-- Directions --
[a] In the post on Alice Oswald's poems, who pointed the writer to four new poems by Oswald?
[b] Please sum up the post on Alice Oswald's poems in two sentences.

-- Source excerpt --

Poetry in particular has fallen away, as I don't get to the public library nearly as much as I used to, and this was where I did all my shelf-skimming. Still, a pointer from Bill Manhire on Twitter led me to four new poems by Alice Oswald (linked to from the right-hand column here), and that indeed is a reason to celebrate.
Oswald's Memorial blew me away last year. Of these four poems, it's 'Living under the digestive system' that gives me the same tingle (although this, a comedy of manners and visceral detail, bears little relation to Memorial's nature-soaked chant). It's formatting however is impossible to reproduce here, so before you go read that, try on 'Aside'. (It's the 'hear-through' that kills me here.)
In Berkshire somewhere 1970
I hid in a laurel bush outside a house,
Planted in gravel I think.

-- Information shown --
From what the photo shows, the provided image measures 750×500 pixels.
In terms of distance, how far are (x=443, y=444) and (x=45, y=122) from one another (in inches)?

-- Answers to the problems --
[a] Bill Manhire, on Twitter.

[b] The writer reads less poetry now because of fewer trips to the public library, but a pointer from Bill Manhire on Twitter led to four new poems by Alice Oswald. Of these, 'Living under the digestive system' gives the same tingle as Oswald's Memorial, but its formatting can't be reproduced in the post, so the writer offers 'Aside' instead.